Another post hoc test we can perform is Holm’s method. This is generally viewed as a more conservative test compared to Tukey’s Test. We can use the following code in R to perform Holm’s method for multiple pairwise comparisons:
holm_result <- pairwise.t.test(df_4_long$value, df_4_long$sample, p.adjust = "holm")
holm_result##
## Pairwise comparisons using t tests with pooled SD
##
## data: df_4_long$value and df_4_long$sample
##
## Sample_A Sample_B
## Sample_B 0.00071 -
## Sample_C 0.10653 2e-05
##
## P value adjustment method: holm
Result: This test provides a grid of p-values for each pairwise comparison. The p-value for the difference between the sample A and sample B mean is 7.0829436^{-4}; the p-value for the difference between the sample B and sample C mean is 2.0308956^{-5}. They lead to the conclusion that the oil contents of sample A and B, and the oil contents of sample B and C are not equal. The p-value for the difference between the sample A and sample C mean is 0.107, it draws the conclusion that the oil contents of sample A and C are equal.
Yet another method we can use for multiple comparison is Dunnett’s Correction. We would use this approach when we want to compare every sample mean to a control mean, and we’re not interested in comparing the treatment means with one another. For example, using the code below we compare the sample means of B and C to that of sample A. So, we use sample A as our control sample and we aren’t interested in the differences between samples B and C.
#load multcomp library
library(multcomp)
#convert sample variable to factor
df_4_long$sample <- as.factor(df_4_long$sample)
#fit anova model
anova_model <- aov(value ~ sample, data = df_4_long)
#perform comparisons
dunnet_comparison <- glht(anova_model, linfct = mcp(sample = "Dunnett"))
#view summary of comparisons
summary(dunnet_comparison)##
## Simultaneous Tests for General Linear Hypotheses
##
## Multiple Comparisons of Means: Dunnett Contrasts
##
##
## Fit: aov(formula = value ~ sample, data = df_4_long)
##
## Linear Hypotheses:
## Estimate Std. Error t value Pr(>|t|)
## Sample_B - Sample_A == 0 -0.5896 0.1386 -4.254 0.000684 ***
## Sample_C - Sample_A == 0 0.2337 0.1386 1.686 0.184016
## ---
## Signif. codes: 0 '***' 0.001 '**' 0.01 '*' 0.05 '.' 0.1 ' ' 1
## (Adjusted p values reported -- single-step method)
There is another R package for Dunnett’s Correction. The
component of its output is different, but the result is the same.
# load DescTools library
library(DescTools)
df_4_long$sample <- as.factor(df_4_long$sample)
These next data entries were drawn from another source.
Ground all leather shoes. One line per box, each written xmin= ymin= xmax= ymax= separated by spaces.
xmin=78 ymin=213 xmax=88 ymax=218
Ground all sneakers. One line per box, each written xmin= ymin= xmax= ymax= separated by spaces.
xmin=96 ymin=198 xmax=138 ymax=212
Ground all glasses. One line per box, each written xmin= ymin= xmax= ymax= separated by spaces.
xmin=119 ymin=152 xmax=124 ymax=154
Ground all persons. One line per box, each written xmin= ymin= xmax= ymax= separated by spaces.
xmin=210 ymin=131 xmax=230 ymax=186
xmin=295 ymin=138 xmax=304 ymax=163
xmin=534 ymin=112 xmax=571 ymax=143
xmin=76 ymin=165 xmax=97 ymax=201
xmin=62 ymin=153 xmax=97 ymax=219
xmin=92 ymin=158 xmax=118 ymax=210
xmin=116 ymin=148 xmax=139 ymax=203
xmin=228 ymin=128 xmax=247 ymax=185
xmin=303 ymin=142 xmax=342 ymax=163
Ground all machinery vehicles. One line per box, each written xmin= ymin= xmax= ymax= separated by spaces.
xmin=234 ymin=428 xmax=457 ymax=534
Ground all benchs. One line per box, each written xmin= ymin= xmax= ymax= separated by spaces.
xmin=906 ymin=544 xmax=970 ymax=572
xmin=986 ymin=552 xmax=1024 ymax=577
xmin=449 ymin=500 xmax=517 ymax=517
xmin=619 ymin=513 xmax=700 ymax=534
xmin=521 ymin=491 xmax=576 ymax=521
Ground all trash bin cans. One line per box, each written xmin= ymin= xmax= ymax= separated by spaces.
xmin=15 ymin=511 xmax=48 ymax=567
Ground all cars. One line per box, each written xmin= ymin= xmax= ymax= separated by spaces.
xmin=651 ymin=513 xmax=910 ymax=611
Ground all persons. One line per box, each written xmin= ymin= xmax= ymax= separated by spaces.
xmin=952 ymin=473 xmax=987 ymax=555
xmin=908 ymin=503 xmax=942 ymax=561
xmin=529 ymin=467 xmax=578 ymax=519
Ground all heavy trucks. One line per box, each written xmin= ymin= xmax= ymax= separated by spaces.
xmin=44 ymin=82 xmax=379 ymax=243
result_dunnett <- DunnettTest(x=df_4_long$value, g = df_4_long$sample)
result_dunnett##
## Dunnett's test for comparing several treatments with a control :
## 95% family-wise confidence level
##
## $Sample_A
## diff lwr.ci upr.ci pval
## Sample_B-Sample_A -0.589625 -0.91821308 -0.2610369 0.00068 ***
## Sample_C-Sample_A 0.233750 -0.09483808 0.5623381 0.18402
##
## ---
## Signif. codes: 0 '***' 0.001 '**' 0.01 '*' 0.05 '.' 0.1 ' ' 1
Result: The Dunnett’s Correction output shows the harmonized conclusion with Tukey’s Test and Holm’s Test.
What if I conducted an ANOVA test on means of data which includes the outlier, what would the ANOVA output be?
## Df Sum Sq Mean Sq F value Pr(>F)
## sample 2 0.45 0.2248 0.242 0.787
## Residuals 21 19.50 0.9286
Results: Based on the ANOVA model, the p-value of 0, which is not statistically significant (p>0.05), The ANOVA result indicates that there are no significant difference among the mean values of three samples. This ANOVA test leads me to a wrong conclusion.
The mean of sample A and C is statistically equal. The mean of sample B is statistically different from sample A and C.
The lesson learned is that we should address the issue of outlier before performing one-way ANOVA.